Indeed, it might have been the fog that explained what happened next. For to Betsy's great surprise, while she was sitting on the wall, waiting for Mr. Browne to return from his third sortie (his first two quite dead victims were safely in the bag), she glimpsed the shadowy forms of a dog and two shawled women—one of them carrying a lantern that cast huge, wavering shadows against the barn wall. They crept furtively along the side of the barn, opened the door, went inside, and shut it behind them. The moon moved behind a cloud.
Betsy stifled a surprised exclamation. She should have thought that Miss Ardleigh, who had evidenced quite a little interest in the barn, would think to go hunting there, and coming along the lane, would be considerably delayed. Her surprise also held not a little envy. Why hadn't
she
thought to take Mr. Browne into the barn, where he might hunt in the warmer, drier place? A seat in the hay would have been far more comfortable than her perch on the fence, where the cold of the stones penetrated through her breeches and the silvery dark was distinctly chilly. And there were far more rats in the barn than in the hedgerows. She drew down her brows and gritted her teeth. Her opponents had displayed a devious ingenuity with which she had not credited them.

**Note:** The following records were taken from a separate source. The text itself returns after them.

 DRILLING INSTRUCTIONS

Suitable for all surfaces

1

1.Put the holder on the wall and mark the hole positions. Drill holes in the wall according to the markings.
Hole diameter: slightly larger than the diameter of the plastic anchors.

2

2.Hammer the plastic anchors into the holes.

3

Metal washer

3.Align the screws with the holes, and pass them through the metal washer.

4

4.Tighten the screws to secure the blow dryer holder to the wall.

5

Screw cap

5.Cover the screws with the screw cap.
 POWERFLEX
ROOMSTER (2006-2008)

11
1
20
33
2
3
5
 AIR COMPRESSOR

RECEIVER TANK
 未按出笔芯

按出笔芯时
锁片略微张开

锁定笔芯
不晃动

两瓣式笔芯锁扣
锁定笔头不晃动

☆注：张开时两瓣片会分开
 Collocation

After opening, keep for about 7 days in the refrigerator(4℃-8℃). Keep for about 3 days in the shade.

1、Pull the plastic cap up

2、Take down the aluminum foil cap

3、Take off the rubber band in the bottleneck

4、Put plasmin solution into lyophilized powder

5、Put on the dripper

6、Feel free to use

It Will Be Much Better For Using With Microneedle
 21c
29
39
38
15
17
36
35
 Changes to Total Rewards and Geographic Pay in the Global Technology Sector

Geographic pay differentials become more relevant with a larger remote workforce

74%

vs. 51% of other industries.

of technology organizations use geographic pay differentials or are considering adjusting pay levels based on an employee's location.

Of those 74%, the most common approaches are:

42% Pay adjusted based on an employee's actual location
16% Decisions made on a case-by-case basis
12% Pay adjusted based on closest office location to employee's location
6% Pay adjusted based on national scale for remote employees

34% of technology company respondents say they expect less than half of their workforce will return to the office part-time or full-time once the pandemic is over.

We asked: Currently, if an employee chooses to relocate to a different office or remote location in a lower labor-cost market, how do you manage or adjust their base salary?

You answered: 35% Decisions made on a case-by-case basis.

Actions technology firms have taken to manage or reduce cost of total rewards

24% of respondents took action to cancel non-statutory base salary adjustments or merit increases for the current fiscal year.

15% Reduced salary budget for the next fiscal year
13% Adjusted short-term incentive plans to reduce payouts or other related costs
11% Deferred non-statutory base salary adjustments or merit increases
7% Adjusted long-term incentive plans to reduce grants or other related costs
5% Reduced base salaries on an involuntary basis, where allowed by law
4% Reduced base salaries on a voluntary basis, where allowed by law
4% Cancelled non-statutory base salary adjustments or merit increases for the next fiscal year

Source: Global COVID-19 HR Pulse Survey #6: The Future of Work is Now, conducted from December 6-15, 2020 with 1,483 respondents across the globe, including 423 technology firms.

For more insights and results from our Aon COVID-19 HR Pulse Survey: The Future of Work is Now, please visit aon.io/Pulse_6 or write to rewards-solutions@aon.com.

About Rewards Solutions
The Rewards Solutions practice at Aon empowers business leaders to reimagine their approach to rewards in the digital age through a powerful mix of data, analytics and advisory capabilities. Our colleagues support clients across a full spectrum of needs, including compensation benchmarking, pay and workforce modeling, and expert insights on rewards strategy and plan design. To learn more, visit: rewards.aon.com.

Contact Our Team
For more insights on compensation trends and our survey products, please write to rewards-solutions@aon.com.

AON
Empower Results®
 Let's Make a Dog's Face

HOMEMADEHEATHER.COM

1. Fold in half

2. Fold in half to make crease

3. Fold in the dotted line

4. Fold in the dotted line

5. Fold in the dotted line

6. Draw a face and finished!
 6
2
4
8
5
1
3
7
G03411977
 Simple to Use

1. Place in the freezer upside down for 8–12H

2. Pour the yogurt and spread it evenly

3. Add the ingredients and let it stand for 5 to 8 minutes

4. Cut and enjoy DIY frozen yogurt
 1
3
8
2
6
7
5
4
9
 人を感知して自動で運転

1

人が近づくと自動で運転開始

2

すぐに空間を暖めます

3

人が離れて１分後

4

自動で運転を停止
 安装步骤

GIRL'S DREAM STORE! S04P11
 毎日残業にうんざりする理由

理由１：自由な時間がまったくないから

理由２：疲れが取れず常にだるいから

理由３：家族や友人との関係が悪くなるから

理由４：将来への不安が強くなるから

Mr. Browne came back crestfallen and empty-clawed from his third flight. But Betsy praised and stroked him anyway, and released him with a special word of encouragement. As if to show her his gratitude, he returned with a brown mole of substantial size, with enormous whiskers and a very long tail. Betsy congratulated him on his skill and cunning, popped the mole into the bag with the rats, and released the owl once again, confident that she and Mr. Browne would outshine the ratters in the barn.
They
were unlikely to find a mole.
And it was in that mood, with the celebration of victory in her heart, that the second surprise of the evening overtook Betsy. It was a scratchy burlap sack that smelled horribly of fish, dropped over her head. She bit and spit and cried and wriggled, but despite her efforts to escape she was flung to the ground, held down by an invisible knee and several hands, and rolled up in the sack as neatly as if she were the raisin-and-currant-and-sugar-and-butter filling in the roly-poly puddings her mother made with a rolling pin: her ankles trussed, her arms pinned to her sides, her nose and mouth filled with the stink of rotten fish, and her heart pounding in terror.